## Task description:
Render the listing below as a numbered list, leaving out the blank lines.
○ ○ ○
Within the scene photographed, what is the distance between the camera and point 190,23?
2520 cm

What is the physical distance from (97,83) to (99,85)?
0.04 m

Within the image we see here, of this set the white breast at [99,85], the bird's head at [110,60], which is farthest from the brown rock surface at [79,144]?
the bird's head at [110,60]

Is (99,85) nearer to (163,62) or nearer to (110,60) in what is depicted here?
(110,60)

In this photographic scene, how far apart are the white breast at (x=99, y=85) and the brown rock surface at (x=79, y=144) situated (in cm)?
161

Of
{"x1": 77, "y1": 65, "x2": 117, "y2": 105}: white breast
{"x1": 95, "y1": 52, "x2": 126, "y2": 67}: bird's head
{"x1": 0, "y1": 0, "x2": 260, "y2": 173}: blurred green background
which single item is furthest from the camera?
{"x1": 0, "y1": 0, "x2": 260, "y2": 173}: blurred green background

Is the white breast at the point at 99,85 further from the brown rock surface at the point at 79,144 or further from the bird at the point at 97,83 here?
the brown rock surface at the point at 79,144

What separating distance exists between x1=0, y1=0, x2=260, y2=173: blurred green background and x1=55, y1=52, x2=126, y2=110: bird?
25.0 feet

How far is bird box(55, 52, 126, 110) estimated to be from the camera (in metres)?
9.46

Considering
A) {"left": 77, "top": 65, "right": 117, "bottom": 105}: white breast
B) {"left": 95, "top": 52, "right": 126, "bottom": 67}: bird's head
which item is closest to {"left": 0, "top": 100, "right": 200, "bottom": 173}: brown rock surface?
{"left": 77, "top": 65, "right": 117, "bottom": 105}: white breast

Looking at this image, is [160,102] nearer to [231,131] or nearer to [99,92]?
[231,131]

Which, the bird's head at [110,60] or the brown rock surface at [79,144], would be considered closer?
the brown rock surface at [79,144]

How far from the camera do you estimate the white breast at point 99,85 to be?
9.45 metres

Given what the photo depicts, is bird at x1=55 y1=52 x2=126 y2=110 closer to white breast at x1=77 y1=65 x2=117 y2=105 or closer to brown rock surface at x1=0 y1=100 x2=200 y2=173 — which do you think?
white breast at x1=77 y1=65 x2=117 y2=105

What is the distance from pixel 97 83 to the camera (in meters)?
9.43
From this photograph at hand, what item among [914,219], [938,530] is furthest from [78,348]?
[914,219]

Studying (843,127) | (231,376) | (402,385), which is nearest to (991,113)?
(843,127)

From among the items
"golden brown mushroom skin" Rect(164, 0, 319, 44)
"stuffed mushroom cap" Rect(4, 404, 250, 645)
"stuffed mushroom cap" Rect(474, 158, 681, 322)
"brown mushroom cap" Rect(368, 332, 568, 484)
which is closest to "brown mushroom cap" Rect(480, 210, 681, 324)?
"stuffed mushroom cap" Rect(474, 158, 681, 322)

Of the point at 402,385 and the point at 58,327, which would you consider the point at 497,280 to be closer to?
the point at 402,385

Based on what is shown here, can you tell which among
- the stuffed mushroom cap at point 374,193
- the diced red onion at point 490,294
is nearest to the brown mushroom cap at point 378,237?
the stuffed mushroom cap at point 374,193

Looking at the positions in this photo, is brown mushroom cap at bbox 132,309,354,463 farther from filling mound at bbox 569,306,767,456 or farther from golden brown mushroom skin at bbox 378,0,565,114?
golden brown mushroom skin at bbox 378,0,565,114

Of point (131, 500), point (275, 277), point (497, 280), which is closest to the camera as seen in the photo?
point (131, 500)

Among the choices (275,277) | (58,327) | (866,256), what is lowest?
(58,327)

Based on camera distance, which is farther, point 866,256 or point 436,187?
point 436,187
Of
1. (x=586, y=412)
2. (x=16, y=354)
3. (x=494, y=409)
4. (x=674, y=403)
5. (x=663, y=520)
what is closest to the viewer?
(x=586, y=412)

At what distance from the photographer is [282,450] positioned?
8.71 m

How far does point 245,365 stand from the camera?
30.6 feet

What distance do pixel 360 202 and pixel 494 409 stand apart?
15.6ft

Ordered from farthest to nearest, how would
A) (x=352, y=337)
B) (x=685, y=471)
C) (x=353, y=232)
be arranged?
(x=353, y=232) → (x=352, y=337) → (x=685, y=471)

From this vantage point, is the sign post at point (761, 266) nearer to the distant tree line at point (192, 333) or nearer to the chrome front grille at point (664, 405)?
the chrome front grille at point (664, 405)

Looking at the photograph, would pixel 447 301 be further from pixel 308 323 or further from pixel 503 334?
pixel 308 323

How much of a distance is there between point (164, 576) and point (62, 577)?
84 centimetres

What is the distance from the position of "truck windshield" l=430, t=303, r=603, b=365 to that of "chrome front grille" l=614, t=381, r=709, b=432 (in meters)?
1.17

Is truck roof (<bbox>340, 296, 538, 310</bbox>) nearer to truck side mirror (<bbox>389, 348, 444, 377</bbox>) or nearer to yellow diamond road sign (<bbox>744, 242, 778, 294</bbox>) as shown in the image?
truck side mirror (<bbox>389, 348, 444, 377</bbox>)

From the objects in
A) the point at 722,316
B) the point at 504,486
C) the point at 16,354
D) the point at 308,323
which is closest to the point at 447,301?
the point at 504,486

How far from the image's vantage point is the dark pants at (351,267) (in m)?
○ ○ ○
## Result:
1. Within the scene photographed, what is the distance between the camera and point 190,23?
2. 2520 cm
3. What is the physical distance from (97,83) to (99,85)?
4. 0.04 m
5. Within the image we see here, of this set the white breast at [99,85], the bird's head at [110,60], which is farthest from the brown rock surface at [79,144]?
6. the bird's head at [110,60]
7. Is (99,85) nearer to (163,62) or nearer to (110,60) in what is depicted here?
8. (110,60)
9. In this photographic scene, how far apart are the white breast at (x=99, y=85) and the brown rock surface at (x=79, y=144) situated (in cm)?
10. 161
11. Of
12. {"x1": 77, "y1": 65, "x2": 117, "y2": 105}: white breast
13. {"x1": 95, "y1": 52, "x2": 126, "y2": 67}: bird's head
14. {"x1": 0, "y1": 0, "x2": 260, "y2": 173}: blurred green background
15. which single item is furthest from the camera?
16. {"x1": 0, "y1": 0, "x2": 260, "y2": 173}: blurred green background
17. Is the white breast at the point at 99,85 further from the brown rock surface at the point at 79,144 or further from the bird at the point at 97,83 here?
18. the brown rock surface at the point at 79,144
19. What separating distance exists between x1=0, y1=0, x2=260, y2=173: blurred green background and x1=55, y1=52, x2=126, y2=110: bird?
20. 25.0 feet
21. How far is bird box(55, 52, 126, 110) estimated to be from the camera (in metres)?
22. 9.46
23. Considering
24. A) {"left": 77, "top": 65, "right": 117, "bottom": 105}: white breast
25. B) {"left": 95, "top": 52, "right": 126, "bottom": 67}: bird's head
26. which item is closest to {"left": 0, "top": 100, "right": 200, "bottom": 173}: brown rock surface?
27. {"left": 77, "top": 65, "right": 117, "bottom": 105}: white breast
28. Looking at this image, is [160,102] nearer to [231,131] or nearer to [99,92]?
29. [231,131]
30. Which, the bird's head at [110,60] or the brown rock surface at [79,144], would be considered closer?
31. the brown rock surface at [79,144]
32. How far from the camera do you estimate the white breast at point 99,85 to be?
33. 9.45 metres
34. Given what the photo depicts, is bird at x1=55 y1=52 x2=126 y2=110 closer to white breast at x1=77 y1=65 x2=117 y2=105 or closer to brown rock surface at x1=0 y1=100 x2=200 y2=173 — which do you think?
35. white breast at x1=77 y1=65 x2=117 y2=105
36. What is the distance from pixel 97 83 to the camera (in meters)?
37. 9.43
38. From this photograph at hand, what item among [914,219], [938,530] is furthest from [78,348]?
39. [914,219]
40. Studying (843,127) | (231,376) | (402,385), which is nearest to (991,113)?
41. (843,127)
42. From among the items
43. "golden brown mushroom skin" Rect(164, 0, 319, 44)
44. "stuffed mushroom cap" Rect(4, 404, 250, 645)
45. "stuffed mushroom cap" Rect(474, 158, 681, 322)
46. "brown mushroom cap" Rect(368, 332, 568, 484)
47. which is closest to "brown mushroom cap" Rect(480, 210, 681, 324)?
48. "stuffed mushroom cap" Rect(474, 158, 681, 322)
49. Of the point at 402,385 and the point at 58,327, which would you consider the point at 497,280 to be closer to?
50. the point at 402,385
51. Based on what is shown here, can you tell which among
52. - the stuffed mushroom cap at point 374,193
53. - the diced red onion at point 490,294
54. is nearest to the brown mushroom cap at point 378,237?
55. the stuffed mushroom cap at point 374,193
56. Looking at the positions in this photo, is brown mushroom cap at bbox 132,309,354,463 farther from filling mound at bbox 569,306,767,456 or farther from golden brown mushroom skin at bbox 378,0,565,114?
57. golden brown mushroom skin at bbox 378,0,565,114
58. Of point (131, 500), point (275, 277), point (497, 280), which is closest to the camera as seen in the photo?
59. point (131, 500)
60. Among the choices (275,277) | (58,327) | (866,256), what is lowest?
61. (58,327)
62. Based on camera distance, which is farther, point 866,256 or point 436,187?
63. point 436,187
64. Of
65. 1. (x=586, y=412)
66. 2. (x=16, y=354)
67. 3. (x=494, y=409)
68. 4. (x=674, y=403)
69. 5. (x=663, y=520)
70. what is closest to the viewer?
71. (x=586, y=412)
72. At what distance from the photographer is [282,450] positioned?
73. 8.71 m
74. How far does point 245,365 stand from the camera?
75. 30.6 feet
76. What distance do pixel 360 202 and pixel 494 409 stand apart?
77. 15.6ft
78. Ordered from farthest to nearest, how would
79. A) (x=352, y=337)
80. B) (x=685, y=471)
81. C) (x=353, y=232)
82. be arranged?
83. (x=353, y=232) → (x=352, y=337) → (x=685, y=471)
84. From this vantage point, is the sign post at point (761, 266) nearer to the distant tree line at point (192, 333) or nearer to the chrome front grille at point (664, 405)?
85. the chrome front grille at point (664, 405)
86. Looking at the photograph, would pixel 447 301 be further from pixel 308 323 or further from pixel 503 334?
87. pixel 308 323
88. How much of a distance is there between point (164, 576) and point (62, 577)?
89. 84 centimetres
90. What is the distance from the position of "truck windshield" l=430, t=303, r=603, b=365 to that of "chrome front grille" l=614, t=381, r=709, b=432 (in meters)?
91. 1.17
92. Is truck roof (<bbox>340, 296, 538, 310</bbox>) nearer to truck side mirror (<bbox>389, 348, 444, 377</bbox>) or nearer to yellow diamond road sign (<bbox>744, 242, 778, 294</bbox>) as shown in the image?
93. truck side mirror (<bbox>389, 348, 444, 377</bbox>)
94. From the objects in
95. A) the point at 722,316
96. B) the point at 504,486
97. C) the point at 16,354
98. D) the point at 308,323
99. which is closest to the point at 447,301?
100. the point at 504,486
101. How far from the image's vantage point is the dark pants at (351,267) (in m)?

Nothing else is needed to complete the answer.